After PETA Campaign, Madigan Army Medical Center Ends Cruel Animal Lab

Three-Year Effort Included Appeals From Medical Experts, Thousands of E-Mails From Members of the Public

For Immediate Release:
August 15, 2013

Contact:
Tasgola Bruner 202-483-7382

Tacoma, Wash. — After more than three years of urging from PETA, Madigan Army Medical Center has completely replaced its cruel use of ferrets for pediatric intubation training with modern simulators. PETA’s campaign—which included e-mail appeals from more than 60,000 people, letters from civilian and military medical experts, and even a public banner drop in Tacoma—prompted Madigan to undertake an internal review that ultimately confirmed that lifelike infant-patient simulators can be used exclusively to teach intubation skills. This decision brings Madigan in line with the overwhelming majority of other military medical facilities and brings it into compliance with Department of Defense guidelines that require that non-animal training methods be used when available.

Intubation training on ferrets requires repeatedly forcing hard plastic tubes down their delicate windpipes and can cause bleeding, swelling, pain, scarring, collapsed lungs, and even death. Studies have repeatedly shown that pediatric intubation training on simulators prepares trainees better to treat children than crude animal laboratories do.

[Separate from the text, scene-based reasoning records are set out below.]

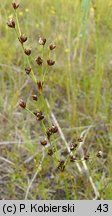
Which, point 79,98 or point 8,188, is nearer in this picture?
point 8,188

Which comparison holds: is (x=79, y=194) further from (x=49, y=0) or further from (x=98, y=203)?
(x=49, y=0)

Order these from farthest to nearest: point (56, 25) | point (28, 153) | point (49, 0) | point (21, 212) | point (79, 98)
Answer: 1. point (49, 0)
2. point (56, 25)
3. point (79, 98)
4. point (28, 153)
5. point (21, 212)

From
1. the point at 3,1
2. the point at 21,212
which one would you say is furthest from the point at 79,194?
the point at 3,1

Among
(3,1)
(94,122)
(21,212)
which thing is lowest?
(21,212)

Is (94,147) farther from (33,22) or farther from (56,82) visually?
(33,22)

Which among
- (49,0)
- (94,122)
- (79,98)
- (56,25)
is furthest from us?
(49,0)

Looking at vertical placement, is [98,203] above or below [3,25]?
below
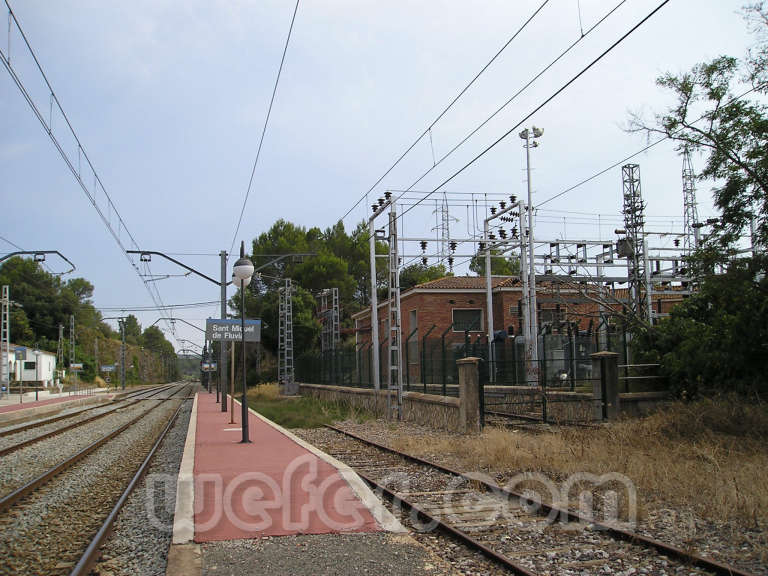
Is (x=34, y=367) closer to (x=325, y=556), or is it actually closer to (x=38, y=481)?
(x=38, y=481)

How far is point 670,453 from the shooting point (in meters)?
11.6

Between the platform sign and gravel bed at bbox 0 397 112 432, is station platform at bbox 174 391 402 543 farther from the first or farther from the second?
gravel bed at bbox 0 397 112 432

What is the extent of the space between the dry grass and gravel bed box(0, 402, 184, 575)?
5.79m

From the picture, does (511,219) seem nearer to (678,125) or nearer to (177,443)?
(678,125)

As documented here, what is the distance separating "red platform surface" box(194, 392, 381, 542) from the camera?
7191 millimetres

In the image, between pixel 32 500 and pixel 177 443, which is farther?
pixel 177 443

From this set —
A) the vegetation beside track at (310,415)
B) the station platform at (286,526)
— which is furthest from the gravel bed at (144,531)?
the vegetation beside track at (310,415)

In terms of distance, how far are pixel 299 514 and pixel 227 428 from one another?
12392 millimetres

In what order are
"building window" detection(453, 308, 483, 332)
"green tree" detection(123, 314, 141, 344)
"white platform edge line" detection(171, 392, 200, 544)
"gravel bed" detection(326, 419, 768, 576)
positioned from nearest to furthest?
"gravel bed" detection(326, 419, 768, 576) < "white platform edge line" detection(171, 392, 200, 544) < "building window" detection(453, 308, 483, 332) < "green tree" detection(123, 314, 141, 344)

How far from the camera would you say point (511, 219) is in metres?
29.8

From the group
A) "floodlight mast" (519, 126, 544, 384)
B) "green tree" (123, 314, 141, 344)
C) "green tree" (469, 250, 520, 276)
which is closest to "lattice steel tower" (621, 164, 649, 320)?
"floodlight mast" (519, 126, 544, 384)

“PETA applauds Madigan’s leadership for its compassionate, medically sound decision to use superior modern simulation tools instead of shoving tubes down ferrets’ throats,” says Justin Goodman, director of PETA’s Laboratory Investigations Department. “Using animals to teach human anatomy is like trying to get from Seattle to New York using a map of France. Both patients and trainees will benefit from Madigan’s new advanced, effective, and humane intubation training curriculum.”

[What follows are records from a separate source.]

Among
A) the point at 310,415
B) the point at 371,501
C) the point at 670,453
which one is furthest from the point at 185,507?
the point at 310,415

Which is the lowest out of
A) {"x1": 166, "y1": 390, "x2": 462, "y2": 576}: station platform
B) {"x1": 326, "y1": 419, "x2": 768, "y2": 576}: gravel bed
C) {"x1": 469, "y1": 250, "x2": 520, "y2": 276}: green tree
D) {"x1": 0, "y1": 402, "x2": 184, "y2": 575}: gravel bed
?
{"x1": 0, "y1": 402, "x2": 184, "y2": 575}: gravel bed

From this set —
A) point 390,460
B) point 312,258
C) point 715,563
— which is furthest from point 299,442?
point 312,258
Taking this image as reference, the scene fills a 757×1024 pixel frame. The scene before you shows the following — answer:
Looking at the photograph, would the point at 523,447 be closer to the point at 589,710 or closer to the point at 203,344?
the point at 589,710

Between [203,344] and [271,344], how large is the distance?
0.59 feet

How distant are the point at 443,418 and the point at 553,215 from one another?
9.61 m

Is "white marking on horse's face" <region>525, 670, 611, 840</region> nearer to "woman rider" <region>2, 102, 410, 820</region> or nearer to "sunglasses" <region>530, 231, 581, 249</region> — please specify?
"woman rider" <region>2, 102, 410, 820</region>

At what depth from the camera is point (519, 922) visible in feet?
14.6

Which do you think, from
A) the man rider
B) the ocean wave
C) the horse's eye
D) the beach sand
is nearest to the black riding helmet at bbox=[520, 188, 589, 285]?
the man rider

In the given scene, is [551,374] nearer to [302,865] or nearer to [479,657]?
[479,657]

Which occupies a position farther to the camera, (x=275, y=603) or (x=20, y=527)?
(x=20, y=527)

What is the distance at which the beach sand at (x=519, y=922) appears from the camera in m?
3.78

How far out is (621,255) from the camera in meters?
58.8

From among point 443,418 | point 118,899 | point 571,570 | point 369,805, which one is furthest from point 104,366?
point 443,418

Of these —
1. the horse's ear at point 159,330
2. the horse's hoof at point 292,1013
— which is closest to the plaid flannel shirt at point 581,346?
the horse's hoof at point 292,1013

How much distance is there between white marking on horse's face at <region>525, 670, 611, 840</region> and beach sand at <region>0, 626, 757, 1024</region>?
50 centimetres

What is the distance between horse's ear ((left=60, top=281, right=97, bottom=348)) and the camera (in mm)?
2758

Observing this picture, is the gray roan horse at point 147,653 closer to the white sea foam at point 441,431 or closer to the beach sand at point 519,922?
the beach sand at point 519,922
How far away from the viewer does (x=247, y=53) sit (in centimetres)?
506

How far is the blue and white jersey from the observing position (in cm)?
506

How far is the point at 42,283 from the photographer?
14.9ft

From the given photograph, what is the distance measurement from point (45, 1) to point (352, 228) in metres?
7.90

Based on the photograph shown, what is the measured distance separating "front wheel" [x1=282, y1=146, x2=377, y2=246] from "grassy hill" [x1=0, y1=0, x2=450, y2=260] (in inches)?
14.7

PETA has also convinced Naval Medical Center Portsmouth and Naval Medical Center San Diego to end their animal-based intubation exercises. Tripler Army Medical Center, Uniformed Services University of the Health Sciences and William Beaumont Army Medical Center also use only simulation methods for pediatric intubation training, as do more than 98 percent of U.S. pediatric residency programs.